Güçlü bir idari liderlik oluşturmayı amaçlayan bu anlaşmadan sonra, birilerinin “üç salaklar” diyerek nitelediği (Doug Bandow, The National Interest, 10/02) bir durum oluştu. Birincisi, Lizbon Anlaşması’nın getirdiği AB Konseyi Başkanlığı’dır. İkincisi hâlâ geçerli olan, altı ayda bir üye ülkeler arasında değişen Avrupa Birliği Başkanlığı. Üçüncüsü de halen Barroso’nun oturduğu Avrupa Komisyonu Başkanlığı. Şimdi bunların kendi aralarında bir nüfuz alanı kavgası vermekte olduğu aktarılıyor. Times, Daily Telegraph gibi gazetelerin yorumları, başından beri ilişkilerini daha fazla derinleştirme konusunda isteksiz davranan İngiltere’de, bu mali krizle birlikle, AB karşıtı kesimin sesinin daha da yükseldiğini gösteriyor. Dahası, İngiltere’nin AB’nin daha ileri bir siyasi birliğe gitmesini engellemek için elinden geleni yapacağını, bu durumun da, Polonya gibi AB merkezindeki, Almanya-Fransa ikilisine kuşkuyla, hatta korkuyla bakan ülkelerin direncini daha da arttırmasını bekleyebiliriz.
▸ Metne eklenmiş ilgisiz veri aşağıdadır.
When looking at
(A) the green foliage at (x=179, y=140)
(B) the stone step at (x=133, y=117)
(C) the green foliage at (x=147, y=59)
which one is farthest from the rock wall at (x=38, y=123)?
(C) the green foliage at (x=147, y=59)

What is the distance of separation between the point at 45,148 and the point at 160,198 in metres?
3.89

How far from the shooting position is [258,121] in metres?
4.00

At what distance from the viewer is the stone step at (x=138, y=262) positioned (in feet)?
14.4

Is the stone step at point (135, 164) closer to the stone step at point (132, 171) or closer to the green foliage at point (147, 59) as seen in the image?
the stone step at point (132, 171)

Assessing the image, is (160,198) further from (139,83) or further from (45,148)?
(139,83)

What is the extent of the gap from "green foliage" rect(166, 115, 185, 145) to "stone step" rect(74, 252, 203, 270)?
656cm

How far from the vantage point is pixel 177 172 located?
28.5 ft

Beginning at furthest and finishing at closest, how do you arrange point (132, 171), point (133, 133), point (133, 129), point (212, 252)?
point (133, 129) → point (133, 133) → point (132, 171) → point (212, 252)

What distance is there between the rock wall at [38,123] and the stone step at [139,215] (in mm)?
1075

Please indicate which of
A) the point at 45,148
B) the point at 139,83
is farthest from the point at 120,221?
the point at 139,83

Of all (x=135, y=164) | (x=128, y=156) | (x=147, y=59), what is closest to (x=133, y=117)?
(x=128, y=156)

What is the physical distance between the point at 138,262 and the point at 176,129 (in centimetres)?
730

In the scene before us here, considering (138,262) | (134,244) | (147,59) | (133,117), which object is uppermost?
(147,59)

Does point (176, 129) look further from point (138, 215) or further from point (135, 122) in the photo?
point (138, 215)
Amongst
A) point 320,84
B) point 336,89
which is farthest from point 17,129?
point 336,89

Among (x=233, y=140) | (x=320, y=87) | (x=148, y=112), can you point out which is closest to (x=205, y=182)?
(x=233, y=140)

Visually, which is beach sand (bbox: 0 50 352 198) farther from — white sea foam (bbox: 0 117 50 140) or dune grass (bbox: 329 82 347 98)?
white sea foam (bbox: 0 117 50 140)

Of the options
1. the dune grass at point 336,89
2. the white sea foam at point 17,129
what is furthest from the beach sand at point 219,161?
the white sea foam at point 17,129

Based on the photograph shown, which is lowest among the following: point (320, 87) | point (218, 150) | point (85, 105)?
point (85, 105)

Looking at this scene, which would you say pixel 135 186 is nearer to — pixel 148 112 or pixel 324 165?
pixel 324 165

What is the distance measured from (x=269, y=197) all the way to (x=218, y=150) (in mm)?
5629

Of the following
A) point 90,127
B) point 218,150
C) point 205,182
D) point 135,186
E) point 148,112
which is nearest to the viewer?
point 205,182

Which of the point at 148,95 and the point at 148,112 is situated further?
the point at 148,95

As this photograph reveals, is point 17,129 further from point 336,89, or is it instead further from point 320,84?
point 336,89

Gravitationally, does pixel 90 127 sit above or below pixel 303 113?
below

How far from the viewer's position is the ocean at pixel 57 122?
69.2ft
ABD’nin de, AB’nin, Çin’i ve Rusya’yı, kendisine karşı, dengeleyici unsur olarak kullanabilecek ayrı bir siyasi odağa dönüşmesinden kaygı duyduğunu biliyoruz.

AB’nin bu krizi aşabilmesinin yolu, Papandreu’nun yakındığı çoksesliliğinin ortadan kalkması, Almanya’nın inisiyatifi ele alarak krizde olan ülkelere mali destek vermesi (Wolf, Financial Times, 09/02), yükün bir kısmını üstlenmesi, kendi ülkesinde talebi körükleyerek AB ekonomisinin lokomotifi olmayı kabul etmesi gerekiyor. Almanya’nın bu işlevi üstlenmeye başlamasıysa, Yunanistan, Portekiz, İspanya hatta İtalya gibi kırılgan ekonomilerin üzerinde söz sahibi olması, bu ülkelerin emekçi sınıflarının tepkilerini göğüslemesi anlamına gelecek. AB projesinin yola çıkarken en önemli amacı, Almanya’nın yeniden bir hegemonya macerasına çıkmasını engellemekti. Şimdi projenin yaşaması için Almanya’nın hegemonyası gerekiyor. İroniye bakar mısınız?